Se repite porque se ignora. El pedido llega con tres compuestos dentro, todo se reconstituye la misma noche, y en la semana seis llega un resultado estupendo o uno extraño, sin ninguna forma de atribuirlo. La información se destruyó en el momento de la primera inyección, y ningún registro cuidadoso posterior la recupera.
Combinaciones habituales de péptidos cubre qué va junto y por qué los mecanismos se complementan. Este artículo va de cómo introducirlos para que la respuesta signifique algo. Una buena combinación, mal empezada, es indistinguible de una mala.
Introduce una variable cada vez
La regla es simple; la disciplina no: un cambio por intervalo, y nada más cambia.

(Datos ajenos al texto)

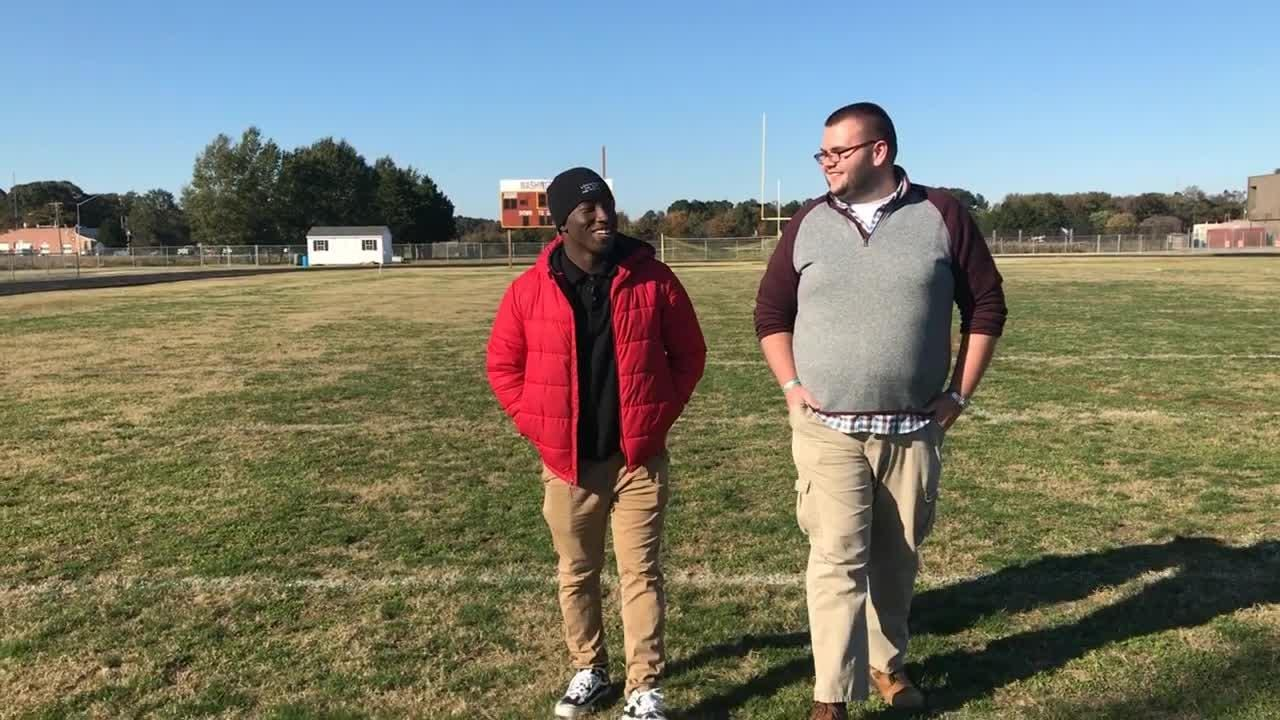 """In this episode of """"100 yards"""" Delmarva Now reporter Ricky Pollitt talks with Washington High senior Keionte Nutter."""
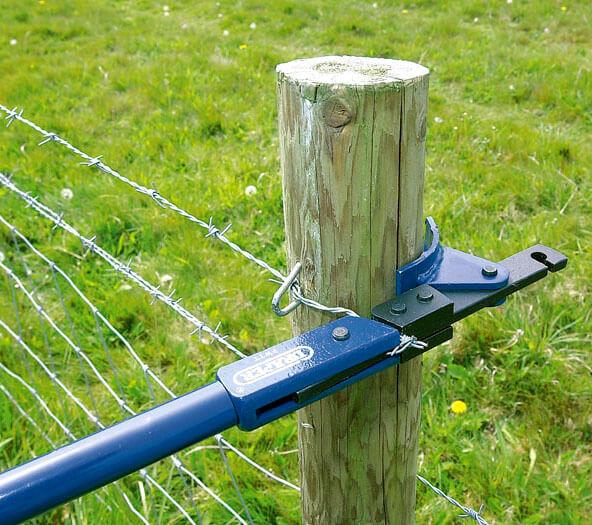 fence-tensioner-3-1.jpg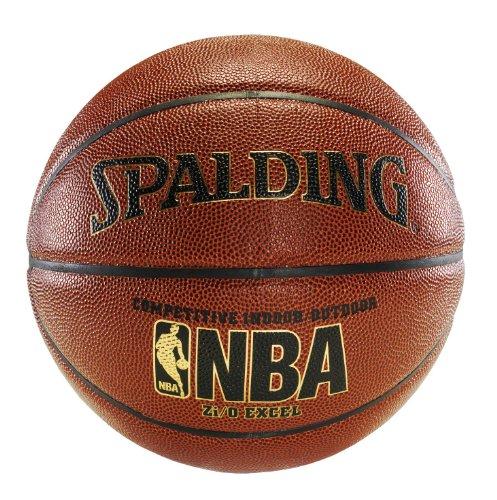 Spalding 64-497 Official NBA Zi/O Excel Basketball (Official Size)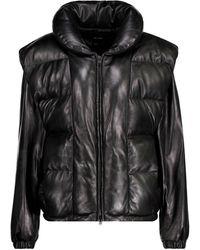 Isabel Marant Malory Padded Leather Jacket - Black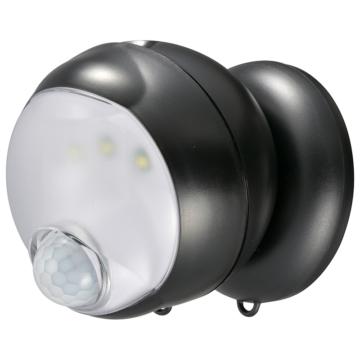 monban 360センサーライト ブラック [品番]06-4202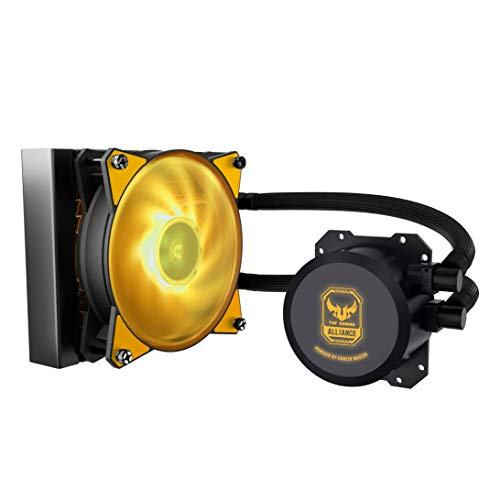 Cooler Master MLW-D12M-A20PW-RT MasterLiquid Lite ML120L TUF Edition RGB AIO CPU Liquid Cooler 120mm RGB Air Balance MF Dual Dissipation Technology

Una «variable» es algo más amplio de lo que la mayoría cuenta. Añadir un péptido es una variable. También lo es un cambio de dosis, un cambio de frecuencia, un cambio de proveedor, un cambio de estrategia en los sitios de inyección y — este es el que pilla a todo el mundo — empezar un bloque de entrenamiento nuevo o una dieta nueva la misma semana. Si cambiaron dos cosas, tienes un dato sobre una combinación, no dos datos sobre dos compuestos.
Fija primero una línea base
Antes de la primera inyección, dedica dos semanas a no hacer nada. Registra los mismos dos o tres resultados que piensas seguir después, a las mismas horas y en las mismas condiciones.
Parece tiempo perdido. Es la parte más valiosa del protocolo, por una razón aburrida: no sabes cómo es tu variabilidad normal. La calidad del sueño, el dolor articular, el peso matutino, el estado de ánimo: todos oscilan bastante de una semana a otra sin ninguna intervención. Sin línea base, el buen sueño de la semana tres parece una señal. Con línea base, quizá veas que tienes una racha de buen sueño más o menos cada quince días de todos modos, y el compuesto tiene que superar eso para contar.
Una línea base te da además el número de partida honesto. El recuerdo del «antes» se reconstruye para encajar con la historia del «después», de forma fiable, en todo el mundo, incluidas las personas que saben que ocurre.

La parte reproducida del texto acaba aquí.